> TAREFA 1:
Copie do trecho sobre a perseverança a passagem que começa em "Perseverança: Diz Montaigne, o" e termina em "que nos assestam.".
> TAREFA 2:
No trecho sobre a perseverança, por que não devemos achar ruins os movimentos de agilidade corporal nem o manejo de armas? Responda em uma a três frases.
> TAREFA 3:
Traduza para o inglês esta frase do trecho sobre a perseverança: "A perseverança consiste em suportar com resignação os incômodos para os quais não temos remédio."

Da Perseverança

Michel de Montaigne

 

Perseverança: Diz Montaigne, o que significa tenacidade, e também perseverança, firmeza de ânimo.

 

A lei da resolução e da perseverança não implica em que não devamos nos precaver, na medida de nossas forças, contra os males e inconvenientes que nos podem ameaçar, nem deixar de recear que nos surpreendam. Muito pelo contrário, todo meio honesto de evitar um mal é não somente lícito mas também louvável. A perseverança consiste em suportar com resignação os incômodos para os quais não temos remédio. Por isso não há movimento de agilidade corporal ou manejo de armas que devamos achar ruins desde que sirvam para defender-nos dos golpes que nos assestam.

> DADOS DE ORIGEM:
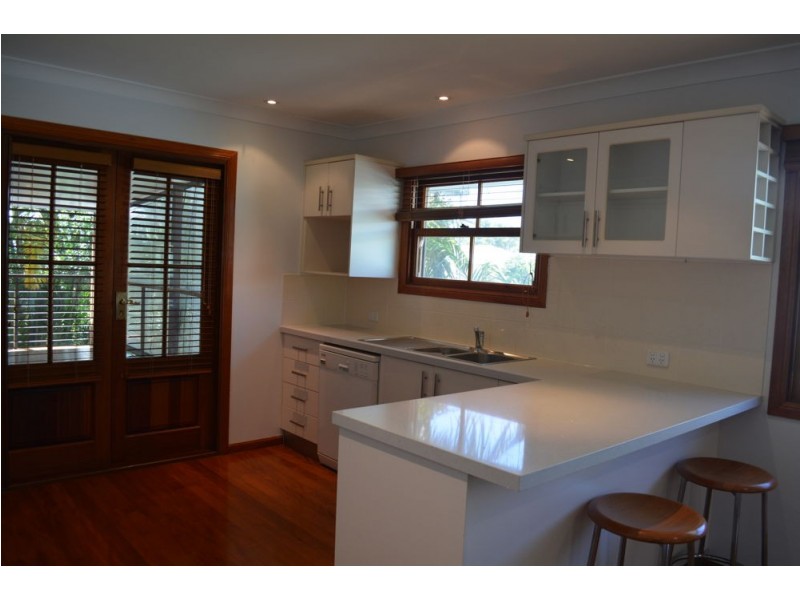 33 Moreton Avenue, Wynnum QLD 4178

> RESPOSTA 1:
Perseverança: Diz Montaigne, o que significa tenacidade, e também perseverança, firmeza de ânimo.

 

A lei da resolução e da perseverança não implica em que não devamos nos precaver, na medida de nossas forças, contra os males e inconvenientes que nos podem ameaçar, nem deixar de recear que nos surpreendam. Muito pelo contrário, todo meio honesto de evitar um mal é não somente lícito mas também louvável. A perseverança consiste em suportar com resignação os incômodos para os quais não temos remédio. Por isso não há movimento de agilidade corporal ou manejo de armas que devamos achar ruins desde que sirvam para defender-nos dos golpes que nos assestam.

> RESPOSTA 2:
Porque servem para nos defender dos golpes que nos assestam. Todo meio honesto de evitar um mal é lícito e louvável, e a perseverança consiste apenas em suportar com resignação os incômodos para os quais não temos remédio.

> RESPOSTA 3:
Perseverance consists in enduring with resignation the discomforts for which we have no remedy.